▸ EXERCISE INSTRUCTIONS:
[a] In the Vim excerpt, how much faster is Vim's inference speed than DeiT's at 1248×1248 resolution?
[b] Quote the Vim excerpt word for word, everything from "Performance Comparison at" down to "faster than DeiT.".

▸ EXCERPT:
Vim-Base is 0.1 percentage points higher than DeiT-Base.

This shows that even with the highly optimized DeiT in the Transformer domain, Vim performs slightly better in terms of accuracy.

Finally, after long-sequence fine-tuning (denoted by †), the accuracy of Vim-Tiny, Vim-Small, and Vim-Base was further improved, demonstrating that fine-tuning with long sequences can yield better performance while maintaining smaller parameter counts.

Performance Comparison at High Resolution

results

The authors compared the FPS (inference speed) and GPU memory usage of Vim-Tiny and DeiT at different image resolutions. The results are shown in the figure above:

At 512×512 resolution: Vim and DeiT perform similarly in terms of FPS and memory usage.
At 1248×1248 resolution:
- Vim's inference speed is 2.8 times faster than DeiT.
- GPU memory usage is only 13.2% of DeiT's (saving 86.8%).

The main reason for this is that self-attention mechanisms grow quadratically with sequence length $M$ , whereas Vim's SSM module grows linearly. When $M$ is large, the speed and memory advantages of Vim become more pronounced.

Performance in Image Segmentation

segmentation

After testing image classification, the authors evaluated the performance of Vim in image segmentation. They conducted experiments on the ADE20K dataset, using UperNet as the base segmentation framework, showing Vim's superiority over self-attention-based backbone networks.

The experimental results, shown in the table above, demonstrate that Vim outperforms DeiT in mIoU at different scales. For example, Vim-Tiny is 1.8 mIoU higher than DeiT-Tiny, and Vim-Small is 0.9 mIoU higher than DeiT-Small. This indicates that Vim has stronger representational power for semantic understanding of the entire image.

When compared with ResNet-101, Vim-Small achieved mIoU results comparable to ResNet-101 but with approximately half the number of parameters. This shows that pure sequence modeling (SSM-based) can also deliver efficient and precise results in semantic segmentation.

Performance in Object Detection

detection

The authors conducted object detection experiments on the COCO 2017 dataset, using ViTDet as the base framework.

The experimental results, shown in the table above, reveal that Vim-Tiny outperforms DeiT-Tiny by 1.3 percentage points in both box AP and mask AP. This indicates that Vim has stronger capability in capturing long-range/broad contextual information.

▸ DATA BELOW:
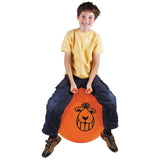Tobar Retro Space Hopper - Orange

▸ RESULTS IN ORDER:
[a] 2.8 times faster.

[b]
Performance Comparison at High Resolution

results

The authors compared the FPS (inference speed) and GPU memory usage of Vim-Tiny and DeiT at different image resolutions. The results are shown in the figure above:

At 512×512 resolution: Vim and DeiT perform similarly in terms of FPS and memory usage.
At 1248×1248 resolution:
- Vim's inference speed is 2.8 times faster than DeiT.